How ludicrous are we talking here?

Also I still struggle to see (even after years of reading NNadir and yourself) how if one takes an area who's energy is 100% sourced from natural gas, and build out a renewable installation that can replace 30% of that natural gas ... how this is not a net-positive effect? You're burning less carbon. Yes it only lasts so long (like anything else), and yes, you need 'land' to do so, but in the net I'm just not quite sure why it's a terrible idea?

These practical concerns need to be factored into the calculations if the alternative is 'replace the gas plant with nuclear': You can get politicians onboard easier, build it out quicker, with much less stringent permitting, and much less NIMBY pushback.

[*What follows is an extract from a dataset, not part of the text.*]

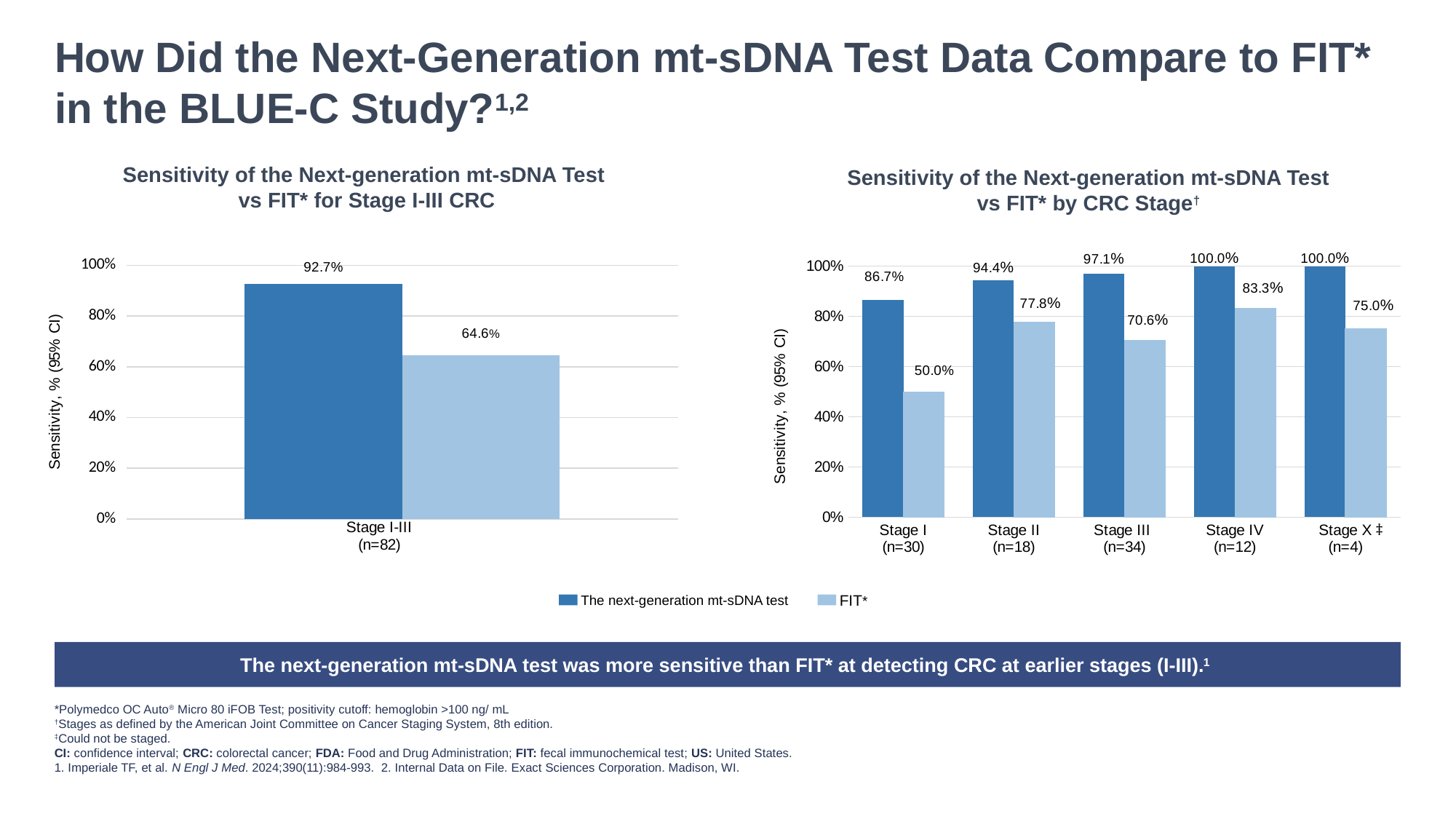
In the right chart (by CRC Stage), what is the next-generation mt-sDNA test sensitivity for Stage III? 97.1% How many series does the legend list? 2 In the left chart (Stage I-III CRC), what is the difference between the next-generation mt-sDNA test and FIT* sensitivity? 28.1% What type of chart is the right chart (by CRC Stage)? Bar chart In the right chart (by CRC Stage), what is the difference between the next-generation mt-sDNA test and FIT* sensitivity for Stage II? 16.6% In the right chart (by CRC Stage), what is the FIT* sensitivity for Stage I? 50.0% In the left chart (Stage I-III CRC), what is the sensitivity of the next-generation mt-sDNA test? 92.7% In the right chart (by CRC Stage), which stage has the lowest FIT* sensitivity? Stage I How many stage categories are shown in the right chart (by CRC Stage)? 5 In the left chart (Stage I-III CRC), what is the sensitivity of FIT*? 64.6% In the right chart (by CRC Stage), which stage has the highest FIT* sensitivity? Stage IV In the right chart (by CRC Stage), is the FIT* sensitivity for Stage III greater or less than the next-generation mt-sDNA test sensitivity for Stage I? less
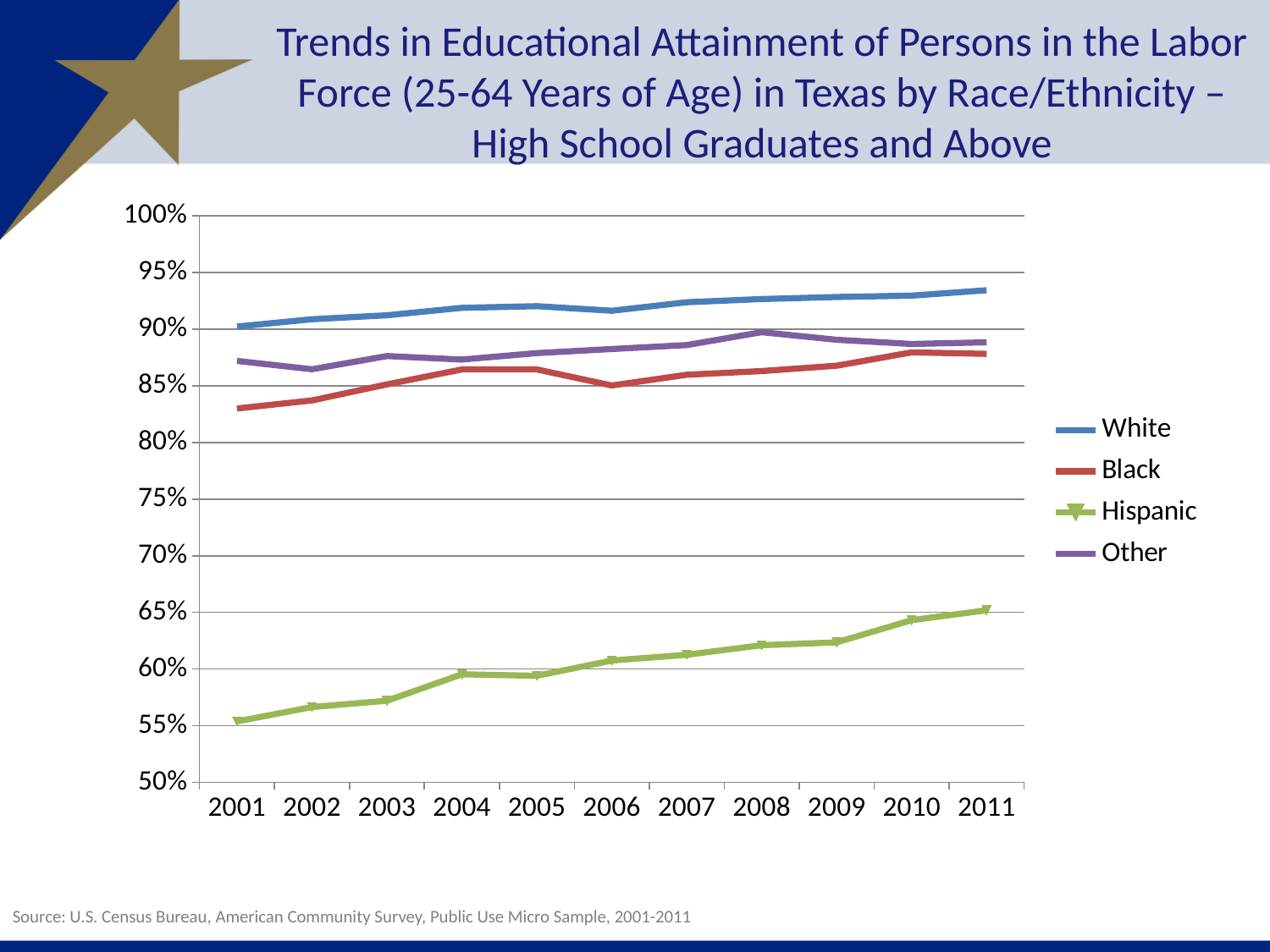
Which series has the lowest value in 2011? Hispanic Is the value for White in 2011 greater or less than 90%? greater Which series has the highest value in 2011? White How many years are shown along the x axis? 11 What are the four entries listed in the legend? White, Black, Hispanic, Other Is the value for Black in 2001 greater or less than 85%? less What kind of chart is shown on the slide? line chart Is the value for Hispanic in 2011 greater or less than 60%? greater In 2008, which is higher: the value for Other or the value for Black? Other Does the Hispanic line rise or fall from 2001 to 2011? rises How many series does the legend list? 4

It also makes funding simpler I'd imagine, as initial outlay is likely much less.

Even if you run out of money on your renewable installation, you just install fewer panels.

Run out of $$$ on an NPP, and you never end up w/a single KW.

I get that it's a drag that this scenario essentially perpetuates NG usage, but ... didn't you already start that way?

Let's just say I've yet to be entirely convinced that renewables don't make at least reasonable sense in areas with a lot of sunlight or wind, where current needs are mostly or wholly served by fossil fuel plants

hunter

(38,318 posts)
21. Here's the argument I've used previously:
Wed Jul 5, 2023, 11:26 PM
Jul 2023

If you have an electric grid where 50% of the energy comes from nuclear power and 50% of the energy comes from fossil fuels and you double the amount of nuclear power, then 100% of your electricity will come from nuclear power.

That's not the case with wind or solar. You hit a very hard wall of diminishing returns in both solar and wind nameplate capacity and any imaginable sort of storage long before you achieve a reliable electric grid.

If you exclude nuclear power or fossil fuels then everything will fall apart long before you reach any sort of stable "renewable energy" economy capable of supporting all 8 billion of us.

Hybrid natural gas / solar / wind energy systems won't save the world.

If we don't quit fossil fuels now billions of us are going to suffer and die as a consequence of global warming.

If we quit fossil fuels for some impossible "renewable energy" utopia then billions more of us are going to suffer and die for lack of food, clean water, and basic shelter.

We, the human race, have painted ourselves into a corner here.

The only energy resource capable of displacing fossil fuels entirely, which is something we must do, is nuclear power.

I didn't come to this conclusion easily. I used to be a part-time radical underground anti-nuclear activist (full-time crazy person) mostly here in California, who burned an unconscionable amount of gasoline in the late 'seventies and early 'eighties on the roads between San Onofre and Humboldt Bay.